Records of spatial questions:
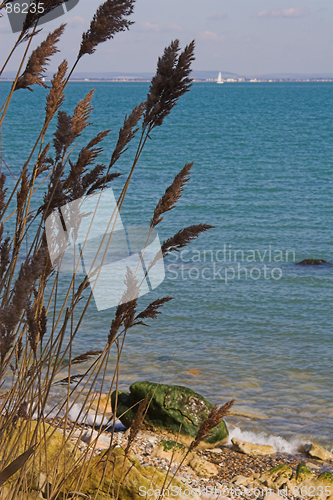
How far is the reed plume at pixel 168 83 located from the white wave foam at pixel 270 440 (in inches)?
158

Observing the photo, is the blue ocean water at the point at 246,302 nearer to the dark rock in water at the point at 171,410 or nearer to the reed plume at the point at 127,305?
the dark rock in water at the point at 171,410

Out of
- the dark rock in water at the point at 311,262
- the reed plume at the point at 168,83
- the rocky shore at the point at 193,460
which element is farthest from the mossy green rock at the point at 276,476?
the dark rock in water at the point at 311,262

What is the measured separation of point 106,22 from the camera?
1.53 meters

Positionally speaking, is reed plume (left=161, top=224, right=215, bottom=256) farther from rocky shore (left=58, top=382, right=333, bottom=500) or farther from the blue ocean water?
the blue ocean water

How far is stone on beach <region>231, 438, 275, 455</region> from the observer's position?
4.71 m

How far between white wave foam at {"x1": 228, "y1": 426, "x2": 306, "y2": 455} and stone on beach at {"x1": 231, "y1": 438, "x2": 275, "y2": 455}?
0.09 meters

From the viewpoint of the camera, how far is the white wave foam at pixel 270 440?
4.88 m

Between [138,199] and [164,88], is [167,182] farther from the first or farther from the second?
[164,88]

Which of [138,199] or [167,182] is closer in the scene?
[138,199]

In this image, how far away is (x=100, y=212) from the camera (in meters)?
17.3

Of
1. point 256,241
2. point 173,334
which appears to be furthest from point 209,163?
point 173,334

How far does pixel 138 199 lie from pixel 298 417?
13.1m

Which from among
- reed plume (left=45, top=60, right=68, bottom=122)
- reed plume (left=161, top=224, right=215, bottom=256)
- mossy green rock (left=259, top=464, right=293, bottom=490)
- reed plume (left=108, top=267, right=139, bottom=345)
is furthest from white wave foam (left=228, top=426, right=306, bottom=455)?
reed plume (left=45, top=60, right=68, bottom=122)

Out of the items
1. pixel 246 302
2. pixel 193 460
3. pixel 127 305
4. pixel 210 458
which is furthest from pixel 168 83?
pixel 246 302
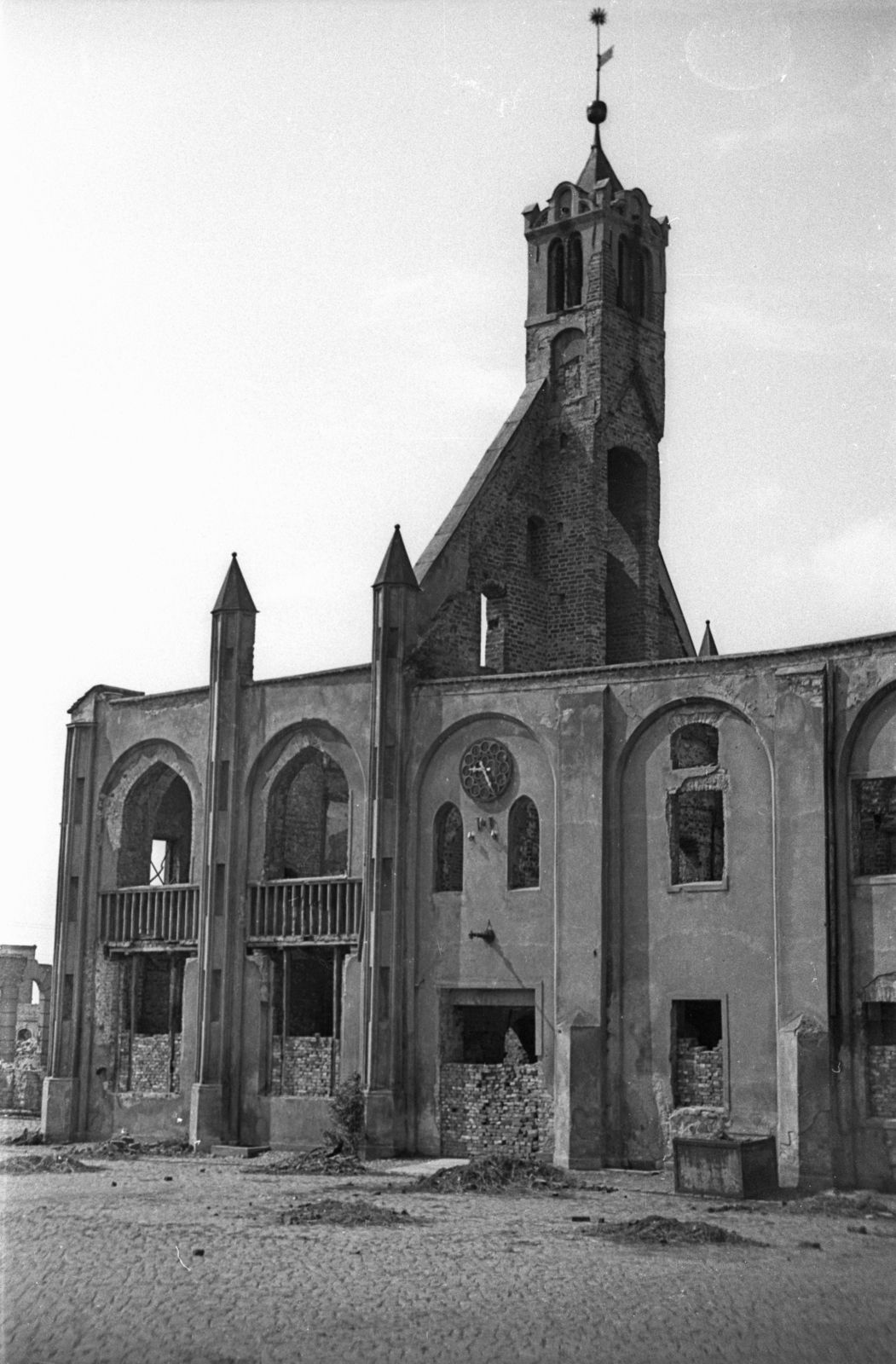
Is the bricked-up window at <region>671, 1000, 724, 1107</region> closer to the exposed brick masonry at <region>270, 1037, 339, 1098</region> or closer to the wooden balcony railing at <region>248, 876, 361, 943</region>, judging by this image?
the wooden balcony railing at <region>248, 876, 361, 943</region>

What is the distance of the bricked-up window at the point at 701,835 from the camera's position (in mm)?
27422

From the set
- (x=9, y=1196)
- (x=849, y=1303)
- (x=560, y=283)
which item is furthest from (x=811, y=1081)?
(x=560, y=283)

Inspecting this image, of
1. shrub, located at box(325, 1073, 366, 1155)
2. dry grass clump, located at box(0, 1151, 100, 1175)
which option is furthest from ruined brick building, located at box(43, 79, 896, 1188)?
dry grass clump, located at box(0, 1151, 100, 1175)

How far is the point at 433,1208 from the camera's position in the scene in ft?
73.0

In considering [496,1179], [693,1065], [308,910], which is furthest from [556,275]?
[496,1179]

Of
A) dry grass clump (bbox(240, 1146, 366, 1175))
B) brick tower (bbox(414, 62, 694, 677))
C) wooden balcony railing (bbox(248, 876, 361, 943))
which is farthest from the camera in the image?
brick tower (bbox(414, 62, 694, 677))

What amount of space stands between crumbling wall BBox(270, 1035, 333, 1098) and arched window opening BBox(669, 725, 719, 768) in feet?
27.1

Problem description
Copy the records word for word, beginning at their start and ending with the line that contains "1.53 meters". Leave the pictures out of your answer.

Response below
How far is the reed plume at pixel 168 83 located from the white wave foam at pixel 270 440 (in inches)?
158

Observing the photo, is the blue ocean water at the point at 246,302 nearer to the dark rock in water at the point at 171,410 or nearer to the reed plume at the point at 127,305?
the dark rock in water at the point at 171,410

Out of
- the dark rock in water at the point at 311,262
- the reed plume at the point at 168,83
- the rocky shore at the point at 193,460
which element is farthest from the mossy green rock at the point at 276,476?
the dark rock in water at the point at 311,262

What is the measured separation of point 106,22 from the camera?
1.53 meters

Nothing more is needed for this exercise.